Dataset items
┌────────

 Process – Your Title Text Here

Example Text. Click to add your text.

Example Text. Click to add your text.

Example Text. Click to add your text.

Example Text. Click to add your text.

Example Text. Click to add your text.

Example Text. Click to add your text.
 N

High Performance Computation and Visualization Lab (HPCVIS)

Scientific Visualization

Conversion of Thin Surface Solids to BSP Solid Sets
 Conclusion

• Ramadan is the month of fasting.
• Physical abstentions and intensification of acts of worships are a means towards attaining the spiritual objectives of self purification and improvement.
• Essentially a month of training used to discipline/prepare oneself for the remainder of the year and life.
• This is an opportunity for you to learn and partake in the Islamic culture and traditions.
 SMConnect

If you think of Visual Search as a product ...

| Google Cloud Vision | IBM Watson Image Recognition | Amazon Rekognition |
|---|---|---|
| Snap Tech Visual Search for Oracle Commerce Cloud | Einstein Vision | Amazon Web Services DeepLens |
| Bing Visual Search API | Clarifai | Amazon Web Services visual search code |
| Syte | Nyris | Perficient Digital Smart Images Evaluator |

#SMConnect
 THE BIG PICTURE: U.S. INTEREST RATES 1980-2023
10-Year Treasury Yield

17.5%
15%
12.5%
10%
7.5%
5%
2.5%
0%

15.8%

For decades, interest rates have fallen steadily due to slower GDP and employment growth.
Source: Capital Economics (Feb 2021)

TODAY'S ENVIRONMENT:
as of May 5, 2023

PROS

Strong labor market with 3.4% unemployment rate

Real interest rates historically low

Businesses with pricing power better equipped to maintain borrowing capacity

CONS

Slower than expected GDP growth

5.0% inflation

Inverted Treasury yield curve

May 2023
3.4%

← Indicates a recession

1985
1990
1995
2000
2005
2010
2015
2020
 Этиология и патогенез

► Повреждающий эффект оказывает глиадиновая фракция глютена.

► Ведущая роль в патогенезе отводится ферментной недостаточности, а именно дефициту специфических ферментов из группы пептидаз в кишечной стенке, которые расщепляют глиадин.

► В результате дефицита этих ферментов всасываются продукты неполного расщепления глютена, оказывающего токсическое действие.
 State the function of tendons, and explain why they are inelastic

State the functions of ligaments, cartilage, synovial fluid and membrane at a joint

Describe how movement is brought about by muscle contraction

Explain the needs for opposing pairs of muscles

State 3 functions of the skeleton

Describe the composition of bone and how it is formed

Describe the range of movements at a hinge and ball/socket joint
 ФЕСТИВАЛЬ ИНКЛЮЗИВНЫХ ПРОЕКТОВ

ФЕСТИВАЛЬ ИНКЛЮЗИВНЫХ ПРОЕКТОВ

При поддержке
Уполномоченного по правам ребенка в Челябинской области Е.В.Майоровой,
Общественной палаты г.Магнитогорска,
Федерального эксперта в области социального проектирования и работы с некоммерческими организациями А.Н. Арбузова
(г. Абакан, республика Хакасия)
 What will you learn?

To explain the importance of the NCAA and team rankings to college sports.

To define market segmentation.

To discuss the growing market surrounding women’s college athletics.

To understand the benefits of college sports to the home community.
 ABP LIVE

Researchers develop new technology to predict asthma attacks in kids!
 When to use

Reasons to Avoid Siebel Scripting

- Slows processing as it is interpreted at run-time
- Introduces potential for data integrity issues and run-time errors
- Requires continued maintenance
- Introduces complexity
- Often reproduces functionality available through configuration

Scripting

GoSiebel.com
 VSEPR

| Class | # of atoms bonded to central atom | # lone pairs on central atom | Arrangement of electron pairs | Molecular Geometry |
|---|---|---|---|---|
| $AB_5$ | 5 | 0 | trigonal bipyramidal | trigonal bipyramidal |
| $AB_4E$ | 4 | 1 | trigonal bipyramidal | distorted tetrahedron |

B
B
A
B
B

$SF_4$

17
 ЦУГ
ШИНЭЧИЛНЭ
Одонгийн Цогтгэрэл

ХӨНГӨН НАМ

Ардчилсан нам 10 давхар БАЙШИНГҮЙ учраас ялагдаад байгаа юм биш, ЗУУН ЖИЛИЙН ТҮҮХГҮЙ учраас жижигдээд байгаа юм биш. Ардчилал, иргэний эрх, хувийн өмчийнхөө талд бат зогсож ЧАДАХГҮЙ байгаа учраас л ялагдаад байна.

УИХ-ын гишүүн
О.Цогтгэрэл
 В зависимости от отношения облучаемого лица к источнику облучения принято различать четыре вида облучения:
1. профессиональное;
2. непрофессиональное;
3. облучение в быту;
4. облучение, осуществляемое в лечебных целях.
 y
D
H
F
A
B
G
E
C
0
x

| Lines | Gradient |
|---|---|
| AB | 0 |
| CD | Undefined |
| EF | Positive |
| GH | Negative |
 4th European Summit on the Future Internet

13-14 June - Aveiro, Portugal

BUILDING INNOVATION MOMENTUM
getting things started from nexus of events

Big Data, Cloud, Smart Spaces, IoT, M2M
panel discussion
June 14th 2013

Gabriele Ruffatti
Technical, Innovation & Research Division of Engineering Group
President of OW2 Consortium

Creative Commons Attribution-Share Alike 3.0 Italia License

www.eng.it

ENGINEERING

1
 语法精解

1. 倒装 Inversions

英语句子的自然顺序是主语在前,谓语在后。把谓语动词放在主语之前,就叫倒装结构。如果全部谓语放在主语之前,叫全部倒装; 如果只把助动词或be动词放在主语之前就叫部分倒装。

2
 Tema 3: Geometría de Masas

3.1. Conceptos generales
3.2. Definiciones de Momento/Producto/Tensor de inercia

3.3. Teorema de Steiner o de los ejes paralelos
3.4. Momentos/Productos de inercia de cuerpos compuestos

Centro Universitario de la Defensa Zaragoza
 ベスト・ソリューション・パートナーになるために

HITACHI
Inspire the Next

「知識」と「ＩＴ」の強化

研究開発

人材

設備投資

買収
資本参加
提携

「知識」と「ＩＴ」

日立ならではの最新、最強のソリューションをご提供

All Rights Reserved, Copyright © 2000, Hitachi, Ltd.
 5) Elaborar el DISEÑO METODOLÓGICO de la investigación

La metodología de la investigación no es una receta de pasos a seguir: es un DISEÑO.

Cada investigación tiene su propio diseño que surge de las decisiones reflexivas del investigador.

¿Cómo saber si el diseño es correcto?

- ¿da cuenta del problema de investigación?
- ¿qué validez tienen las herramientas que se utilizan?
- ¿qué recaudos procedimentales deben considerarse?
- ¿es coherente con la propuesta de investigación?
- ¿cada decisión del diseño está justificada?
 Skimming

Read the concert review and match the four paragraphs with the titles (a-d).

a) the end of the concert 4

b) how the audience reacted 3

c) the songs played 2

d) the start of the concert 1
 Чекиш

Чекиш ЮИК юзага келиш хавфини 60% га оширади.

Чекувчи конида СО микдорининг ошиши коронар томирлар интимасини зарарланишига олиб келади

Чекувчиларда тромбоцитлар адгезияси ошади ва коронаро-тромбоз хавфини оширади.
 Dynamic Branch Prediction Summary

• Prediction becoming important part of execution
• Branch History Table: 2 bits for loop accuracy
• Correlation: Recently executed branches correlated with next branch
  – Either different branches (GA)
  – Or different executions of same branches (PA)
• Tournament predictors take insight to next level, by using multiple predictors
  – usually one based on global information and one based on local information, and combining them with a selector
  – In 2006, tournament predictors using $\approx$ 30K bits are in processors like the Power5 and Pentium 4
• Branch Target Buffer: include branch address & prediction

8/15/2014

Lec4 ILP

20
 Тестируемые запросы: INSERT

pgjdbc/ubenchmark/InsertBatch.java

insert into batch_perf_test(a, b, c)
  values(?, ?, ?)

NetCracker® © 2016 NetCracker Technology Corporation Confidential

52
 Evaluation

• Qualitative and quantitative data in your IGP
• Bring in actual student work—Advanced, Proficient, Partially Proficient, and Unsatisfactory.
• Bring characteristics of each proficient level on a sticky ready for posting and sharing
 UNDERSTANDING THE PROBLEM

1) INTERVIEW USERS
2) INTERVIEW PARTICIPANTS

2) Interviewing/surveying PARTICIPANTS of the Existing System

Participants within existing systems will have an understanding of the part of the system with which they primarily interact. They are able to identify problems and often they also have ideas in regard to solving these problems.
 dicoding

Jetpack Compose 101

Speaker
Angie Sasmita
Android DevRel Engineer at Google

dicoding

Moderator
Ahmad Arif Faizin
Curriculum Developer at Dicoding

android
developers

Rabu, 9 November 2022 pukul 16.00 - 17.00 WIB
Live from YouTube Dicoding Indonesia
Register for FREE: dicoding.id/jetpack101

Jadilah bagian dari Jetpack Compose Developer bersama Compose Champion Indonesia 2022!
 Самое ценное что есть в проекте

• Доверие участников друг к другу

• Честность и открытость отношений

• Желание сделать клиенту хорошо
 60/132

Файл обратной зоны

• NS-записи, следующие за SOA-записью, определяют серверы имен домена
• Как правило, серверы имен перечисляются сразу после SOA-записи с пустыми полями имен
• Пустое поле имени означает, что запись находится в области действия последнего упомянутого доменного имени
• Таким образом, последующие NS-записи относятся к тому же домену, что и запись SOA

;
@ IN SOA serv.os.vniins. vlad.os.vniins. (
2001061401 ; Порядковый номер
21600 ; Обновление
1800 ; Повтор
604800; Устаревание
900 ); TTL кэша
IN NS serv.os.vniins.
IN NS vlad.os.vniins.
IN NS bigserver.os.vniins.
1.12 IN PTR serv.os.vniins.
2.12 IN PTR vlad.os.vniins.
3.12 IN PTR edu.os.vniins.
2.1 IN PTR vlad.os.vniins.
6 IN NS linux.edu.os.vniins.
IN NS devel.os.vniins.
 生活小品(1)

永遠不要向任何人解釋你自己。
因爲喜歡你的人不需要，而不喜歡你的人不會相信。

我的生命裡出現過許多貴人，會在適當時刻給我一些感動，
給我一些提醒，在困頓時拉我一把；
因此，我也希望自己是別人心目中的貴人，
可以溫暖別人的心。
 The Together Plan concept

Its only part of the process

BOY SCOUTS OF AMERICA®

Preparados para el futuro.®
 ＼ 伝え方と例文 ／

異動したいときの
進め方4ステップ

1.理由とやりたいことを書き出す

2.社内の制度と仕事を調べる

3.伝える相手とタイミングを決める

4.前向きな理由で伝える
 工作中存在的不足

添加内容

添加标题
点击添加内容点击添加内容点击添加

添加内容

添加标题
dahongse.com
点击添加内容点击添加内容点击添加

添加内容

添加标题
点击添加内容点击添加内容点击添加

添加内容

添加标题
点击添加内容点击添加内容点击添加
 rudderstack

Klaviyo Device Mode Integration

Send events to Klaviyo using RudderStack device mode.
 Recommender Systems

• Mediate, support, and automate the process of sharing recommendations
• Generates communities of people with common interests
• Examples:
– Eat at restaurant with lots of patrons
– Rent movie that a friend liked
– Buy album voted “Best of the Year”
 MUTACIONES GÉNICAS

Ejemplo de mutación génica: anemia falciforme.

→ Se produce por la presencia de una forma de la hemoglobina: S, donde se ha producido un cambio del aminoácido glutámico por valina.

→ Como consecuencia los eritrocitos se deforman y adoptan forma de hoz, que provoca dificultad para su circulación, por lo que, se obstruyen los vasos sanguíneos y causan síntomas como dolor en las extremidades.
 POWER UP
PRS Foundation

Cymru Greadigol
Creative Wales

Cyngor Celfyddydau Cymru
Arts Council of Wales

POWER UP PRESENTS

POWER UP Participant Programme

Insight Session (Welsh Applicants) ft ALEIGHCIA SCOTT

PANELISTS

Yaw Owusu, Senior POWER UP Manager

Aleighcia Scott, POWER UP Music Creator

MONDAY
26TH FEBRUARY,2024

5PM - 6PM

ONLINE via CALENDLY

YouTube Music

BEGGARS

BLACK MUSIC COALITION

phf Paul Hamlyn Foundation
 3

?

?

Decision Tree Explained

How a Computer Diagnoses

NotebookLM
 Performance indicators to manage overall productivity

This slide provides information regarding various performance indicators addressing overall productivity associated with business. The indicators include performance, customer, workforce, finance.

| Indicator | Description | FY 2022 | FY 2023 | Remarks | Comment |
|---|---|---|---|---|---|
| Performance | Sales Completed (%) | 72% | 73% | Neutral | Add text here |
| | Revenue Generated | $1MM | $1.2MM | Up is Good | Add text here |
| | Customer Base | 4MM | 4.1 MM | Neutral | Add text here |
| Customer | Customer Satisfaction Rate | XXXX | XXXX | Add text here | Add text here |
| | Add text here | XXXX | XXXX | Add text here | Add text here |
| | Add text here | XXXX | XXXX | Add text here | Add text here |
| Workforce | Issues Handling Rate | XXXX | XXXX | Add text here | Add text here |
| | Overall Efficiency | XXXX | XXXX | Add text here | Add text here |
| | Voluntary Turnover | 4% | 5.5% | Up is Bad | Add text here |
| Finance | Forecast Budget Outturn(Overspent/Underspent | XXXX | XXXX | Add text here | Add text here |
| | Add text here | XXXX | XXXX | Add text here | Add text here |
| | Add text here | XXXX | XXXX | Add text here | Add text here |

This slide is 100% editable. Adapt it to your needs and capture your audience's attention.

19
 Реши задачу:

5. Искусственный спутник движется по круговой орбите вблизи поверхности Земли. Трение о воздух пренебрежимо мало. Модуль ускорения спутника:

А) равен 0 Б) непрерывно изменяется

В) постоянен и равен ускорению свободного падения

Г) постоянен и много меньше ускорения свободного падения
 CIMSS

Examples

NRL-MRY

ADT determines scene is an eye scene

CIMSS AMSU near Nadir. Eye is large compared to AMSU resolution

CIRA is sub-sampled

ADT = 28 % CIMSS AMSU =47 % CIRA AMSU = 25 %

└────────

- [Directions]
Your task is to retype the entries verbatim, starting with the line that holds "4. облучение, осуществляемое" and stopping after the line that holds "La metodología de".

- [Your response]
4. облучение, осуществляемое в лечебных целях.
 y
D
H
F
A
B
G
E
C
0
x

| Lines | Gradient |
|---|---|
| AB | 0 |
| CD | Undefined |
| EF | Positive |
| GH | Negative |
 4th European Summit on the Future Internet

13-14 June - Aveiro, Portugal

BUILDING INNOVATION MOMENTUM
getting things started from nexus of events

Big Data, Cloud, Smart Spaces, IoT, M2M
panel discussion
June 14th 2013

Gabriele Ruffatti
Technical, Innovation & Research Division of Engineering Group
President of OW2 Consortium

Creative Commons Attribution-Share Alike 3.0 Italia License

www.eng.it

ENGINEERING

1
 语法精解

1. 倒装 Inversions

英语句子的自然顺序是主语在前,谓语在后。把谓语动词放在主语之前,就叫倒装结构。如果全部谓语放在主语之前,叫全部倒装; 如果只把助动词或be动词放在主语之前就叫部分倒装。

2
 Tema 3: Geometría de Masas

3.1. Conceptos generales
3.2. Definiciones de Momento/Producto/Tensor de inercia

3.3. Teorema de Steiner o de los ejes paralelos
3.4. Momentos/Productos de inercia de cuerpos compuestos

Centro Universitario de la Defensa Zaragoza
 ベスト・ソリューション・パートナーになるために

HITACHI
Inspire the Next

「知識」と「ＩＴ」の強化

研究開発

人材

設備投資

買収
資本参加
提携

「知識」と「ＩＴ」

日立ならではの最新、最強のソリューションをご提供

All Rights Reserved, Copyright © 2000, Hitachi, Ltd.
 5) Elaborar el DISEÑO METODOLÓGICO de la investigación

La metodología de la investigación no es una receta de pasos a seguir: es un DISEÑO.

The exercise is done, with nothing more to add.